Luises Mutter ordnet sich ihrem Mann komplett unter – was er sagt ist Gesetz und wird nicht hinterfragt. Auch das Wohl ihrer Töchter scheint ihr leider nicht wirklich am Herzen zu liegen. Hauptsache, der schöne Schein wird gewahrt. Ich konnte ihre Beweggründe nicht immer verstehen, aber sie war als Figur trotzdem in sich stimmig.
Rudolf, der Stiefvater, tut nach außen so, als würde ihm die Familie über alles gehen, dabei will er nur nicht seinen Lebensstil aufrechterhalten. Er war mittellos und ist erst durch die Hochzeit zu Geld gekommen ...

Das Setting ist in sich stimmig. Die Autorin beschreibt die gegensätzlichen Lebensweisen auf der rauen Insel und der vom Krieg in Mitleidenschaft gezogenen Großstadt, von arm und reich sehr bildlich.
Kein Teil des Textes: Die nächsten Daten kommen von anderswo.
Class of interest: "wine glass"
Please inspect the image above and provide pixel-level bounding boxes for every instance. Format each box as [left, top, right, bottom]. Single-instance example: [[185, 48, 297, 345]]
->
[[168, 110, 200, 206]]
Sie geht auch auf die Zustände in den Hospitälern und Waisenhäusern ein, die zum Teil erschreckenden Behandlungs- und Forschungsmethoden, das Elend in den Gängevierteln und die sich verbreitenden Heroinsucht so kurz nach dem 1. WK.

„Das Seehospital“ hat mir sehr gut gefallen. Helga Glaesener beweist wieder einmal, dass sie eine ganz große Könnerin ihres Fachs ist. Ihr Buch hebt sich positiv von der Masse der „Insel-Arzt-Romane“ ab. Sie verwendet keine stereotypen Charaktere, die Personen und deren Handelungen passen genau in die damalige Zeit. Sie erspart ihren Lesern vorhersehbare Liebesgeschichten und unnötige Happy Ends. Es muss nicht alles gut ausgehen, das tut es im wirklichen Leben doch auch nicht.